Le scénario - huit tableaux groupés en trois actes - nous montre d'abord Il Poverello («le petit pauvre»), le fondateur de l'ordre des Franciscains, guérissant en l'embrassant un lépreux que lui a envoyé un personnage appelé l'Ange; puis, au deuxième acte, faisant un sermon aux oiseaux et les bénissant; enfin, au troisième acte, mourant dans sa caverne, entouré de l'Ange et du Lépreux. Six autres personnages, tous «frères» en communauté, interviennent ici et là en des situations auxquelles il est difficile de vibrer si on n'est pas très proche de certaines croyances religieuses.

Effectifs considérables

L'opéra de Messiaen requiert des effectifs considérables. Tout d'abord, un orchestre de 120 instrumentistes: 68 aux cordes, un éventail considérable de vents, depuis trois piccolos jusqu'au tuba-contrebasse, toute une panoplie de percussions, trois claviers d'Ondes Martenot et cinq claviers métalliques (xylophone, marimba, xylorimba, vibraphone et glockenspiel), le tout suggérant, comme si souvent chez Messiaen, quelque gigantesque gamelan ou une multiplicité d'oiseaux.

S'y ajoutent, un choeur de 100 voix représentant le Christ et neuf chanteurs solistes dont le plus sollicité est évidemment l'interprète de saint François.

Pour la présente exécution, l'OSM sera complété par des musiciens de nos trois orchestres universitaires. Décision un peu moins populaire chez les musiciens locaux mais attribuable à ce que l'OSM appelle «la difficulté technique de l'oeuvre et un horaire extrêmement serré», Nagano a confié deux claviers d'ondes et quatre claviers métalliques à des musiciens étrangers qui ont participé à son enregistrement ou à ses exécutions publiques de l'oeuvre.

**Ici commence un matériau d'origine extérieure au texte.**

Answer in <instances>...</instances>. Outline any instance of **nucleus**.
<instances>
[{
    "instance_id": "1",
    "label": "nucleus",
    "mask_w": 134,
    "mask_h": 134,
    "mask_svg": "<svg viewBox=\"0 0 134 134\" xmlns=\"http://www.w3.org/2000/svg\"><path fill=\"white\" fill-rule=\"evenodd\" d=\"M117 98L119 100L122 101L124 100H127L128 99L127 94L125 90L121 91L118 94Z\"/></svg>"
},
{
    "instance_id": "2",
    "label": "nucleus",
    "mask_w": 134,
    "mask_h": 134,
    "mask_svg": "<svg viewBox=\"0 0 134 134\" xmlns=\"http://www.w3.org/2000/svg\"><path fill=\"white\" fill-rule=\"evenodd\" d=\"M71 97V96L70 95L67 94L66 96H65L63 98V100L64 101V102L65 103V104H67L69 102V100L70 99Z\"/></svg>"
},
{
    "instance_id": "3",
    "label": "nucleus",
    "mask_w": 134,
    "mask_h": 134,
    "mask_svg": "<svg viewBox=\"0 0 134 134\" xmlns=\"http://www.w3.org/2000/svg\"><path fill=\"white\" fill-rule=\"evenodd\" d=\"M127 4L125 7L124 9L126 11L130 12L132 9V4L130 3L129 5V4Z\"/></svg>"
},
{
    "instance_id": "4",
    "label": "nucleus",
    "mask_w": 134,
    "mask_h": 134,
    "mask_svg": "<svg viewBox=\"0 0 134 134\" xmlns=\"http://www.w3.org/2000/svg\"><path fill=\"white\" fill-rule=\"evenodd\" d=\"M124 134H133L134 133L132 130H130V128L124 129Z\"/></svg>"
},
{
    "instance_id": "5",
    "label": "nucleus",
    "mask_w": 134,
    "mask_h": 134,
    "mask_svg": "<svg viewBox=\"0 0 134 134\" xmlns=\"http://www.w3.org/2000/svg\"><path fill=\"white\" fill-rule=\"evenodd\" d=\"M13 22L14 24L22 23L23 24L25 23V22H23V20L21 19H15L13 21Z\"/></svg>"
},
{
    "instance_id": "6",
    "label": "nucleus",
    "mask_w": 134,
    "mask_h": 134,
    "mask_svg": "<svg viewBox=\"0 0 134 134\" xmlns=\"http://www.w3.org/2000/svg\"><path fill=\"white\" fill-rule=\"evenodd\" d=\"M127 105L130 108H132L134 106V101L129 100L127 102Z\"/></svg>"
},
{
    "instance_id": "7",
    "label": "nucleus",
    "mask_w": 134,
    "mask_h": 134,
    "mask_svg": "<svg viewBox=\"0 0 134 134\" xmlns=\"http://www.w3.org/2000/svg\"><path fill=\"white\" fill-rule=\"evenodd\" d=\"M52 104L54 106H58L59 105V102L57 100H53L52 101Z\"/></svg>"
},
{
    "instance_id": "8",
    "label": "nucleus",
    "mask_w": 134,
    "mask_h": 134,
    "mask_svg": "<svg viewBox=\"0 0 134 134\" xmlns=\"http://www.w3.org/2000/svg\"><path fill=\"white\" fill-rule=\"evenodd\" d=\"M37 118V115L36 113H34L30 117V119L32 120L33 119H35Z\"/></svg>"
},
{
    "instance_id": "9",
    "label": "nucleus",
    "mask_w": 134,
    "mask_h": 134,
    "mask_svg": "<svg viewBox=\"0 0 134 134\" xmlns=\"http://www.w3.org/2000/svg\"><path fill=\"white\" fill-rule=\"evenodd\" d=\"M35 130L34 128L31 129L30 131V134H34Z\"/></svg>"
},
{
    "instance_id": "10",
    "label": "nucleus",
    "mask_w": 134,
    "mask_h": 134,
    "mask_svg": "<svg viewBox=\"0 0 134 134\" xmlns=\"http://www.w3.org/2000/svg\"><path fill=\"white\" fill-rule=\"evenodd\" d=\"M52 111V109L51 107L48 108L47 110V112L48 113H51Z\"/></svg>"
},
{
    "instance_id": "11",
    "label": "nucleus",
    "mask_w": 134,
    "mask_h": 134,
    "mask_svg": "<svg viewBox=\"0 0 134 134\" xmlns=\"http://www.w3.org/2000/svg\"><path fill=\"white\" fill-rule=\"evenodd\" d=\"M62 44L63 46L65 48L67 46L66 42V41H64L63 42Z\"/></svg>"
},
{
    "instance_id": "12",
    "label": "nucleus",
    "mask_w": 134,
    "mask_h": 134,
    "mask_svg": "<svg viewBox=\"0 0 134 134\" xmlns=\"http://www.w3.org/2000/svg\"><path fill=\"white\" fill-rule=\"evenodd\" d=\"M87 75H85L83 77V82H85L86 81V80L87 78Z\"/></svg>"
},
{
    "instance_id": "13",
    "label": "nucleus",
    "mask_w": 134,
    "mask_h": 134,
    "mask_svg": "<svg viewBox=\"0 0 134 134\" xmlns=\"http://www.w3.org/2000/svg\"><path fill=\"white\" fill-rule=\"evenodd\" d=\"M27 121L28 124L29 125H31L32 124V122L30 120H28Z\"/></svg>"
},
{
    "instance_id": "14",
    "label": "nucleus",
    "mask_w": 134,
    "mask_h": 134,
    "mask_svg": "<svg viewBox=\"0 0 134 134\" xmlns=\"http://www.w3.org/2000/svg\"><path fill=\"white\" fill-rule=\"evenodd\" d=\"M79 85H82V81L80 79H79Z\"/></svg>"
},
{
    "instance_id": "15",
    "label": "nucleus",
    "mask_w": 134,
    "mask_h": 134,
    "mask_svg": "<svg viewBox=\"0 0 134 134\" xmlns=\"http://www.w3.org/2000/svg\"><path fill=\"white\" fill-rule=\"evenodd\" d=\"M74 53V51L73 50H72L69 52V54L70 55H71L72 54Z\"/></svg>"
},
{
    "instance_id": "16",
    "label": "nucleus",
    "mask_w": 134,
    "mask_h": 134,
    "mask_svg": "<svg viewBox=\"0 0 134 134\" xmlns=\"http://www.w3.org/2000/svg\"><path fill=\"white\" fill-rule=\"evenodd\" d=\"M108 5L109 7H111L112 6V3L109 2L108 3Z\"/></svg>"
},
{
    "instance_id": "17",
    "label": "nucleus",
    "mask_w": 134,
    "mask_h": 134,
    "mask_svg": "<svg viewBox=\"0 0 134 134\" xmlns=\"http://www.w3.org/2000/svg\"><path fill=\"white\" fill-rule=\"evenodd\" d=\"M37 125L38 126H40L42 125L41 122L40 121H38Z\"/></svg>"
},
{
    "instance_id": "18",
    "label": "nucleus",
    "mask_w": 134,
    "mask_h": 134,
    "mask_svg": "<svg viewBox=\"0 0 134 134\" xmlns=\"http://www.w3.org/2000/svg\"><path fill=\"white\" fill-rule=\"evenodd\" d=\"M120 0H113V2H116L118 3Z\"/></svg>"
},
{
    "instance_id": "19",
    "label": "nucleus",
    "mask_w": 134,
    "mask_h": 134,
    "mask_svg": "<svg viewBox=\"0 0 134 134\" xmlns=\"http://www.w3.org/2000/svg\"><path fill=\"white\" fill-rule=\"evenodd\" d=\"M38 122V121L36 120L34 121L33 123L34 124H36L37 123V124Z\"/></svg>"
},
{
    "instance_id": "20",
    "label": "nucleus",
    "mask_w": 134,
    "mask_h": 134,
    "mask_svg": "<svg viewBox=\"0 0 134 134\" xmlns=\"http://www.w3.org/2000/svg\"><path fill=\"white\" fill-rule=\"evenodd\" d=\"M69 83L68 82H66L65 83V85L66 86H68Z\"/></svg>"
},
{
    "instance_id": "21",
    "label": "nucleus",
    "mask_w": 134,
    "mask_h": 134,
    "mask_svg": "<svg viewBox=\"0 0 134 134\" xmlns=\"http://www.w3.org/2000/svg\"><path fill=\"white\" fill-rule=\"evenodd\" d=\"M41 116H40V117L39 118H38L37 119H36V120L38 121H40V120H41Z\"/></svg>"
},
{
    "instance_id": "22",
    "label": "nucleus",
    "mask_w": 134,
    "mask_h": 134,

La distribution réunit les Français Marc Barrard (rôle-titre) et Laurent Alvaro, les Montréalais Aline Kutan (l'Ange), Gino Quilico, Antonio Figueroa et Benjamin Butterfield et l'Américain Chris Merritt (le Lépreux), qui remplace Stanford Olsen indisposé. M. Merritt chante le même rôle dans l'enregistrement DG de Nagano. Deux choristes rempliront les très petits rôles.

Le concert sera accompagné de projections et de surtitres.

Sur le budget que représente une telle entreprise, aucun chiffre n'est dévoilé. «Par respect pour les artistes et leurs ententes respectives», se contente de répondre la direction de l'OSM.

Une synthèse

«Synthèse de mes découvertes musicales», dit Messiaen à propos de son opéra. On y retrouve en effet ces formules rythmiques, harmoniques et sonores qui rendent son langage musical si distinctif. Le texte, qui est de Messiaen lui-même, est souvent non accompagné et plus proche du parlé que du chanté, ce qui permet de mieux le suivre.

La critique a été jusqu'à présent très louangeuse pour l'opéra de Messiaen, mais quelques sons de cloche différents se sont aussi fait entendre. Ainsi, celui de Jacques Drillon, critique iconoclaste s'il en est. Au lendemain de la création, et sous le titre «Aussi peu franciscain que possible», il osait parler d'«insincérité du texte», de «contenu sucré, malsain, vicié», de «jésuitisme», de «nausée» et d'«écoeurement total». Après une journée passée à écouter Saint François d'Assise, j'ose à mon tour: Drillon n'a pas complètement tort!

Saint François d'Assise, opéra d'Olivier Messiaen, les 5 et 9 décembre à la salle Wilfrid-Pelletier de la Place des Arts.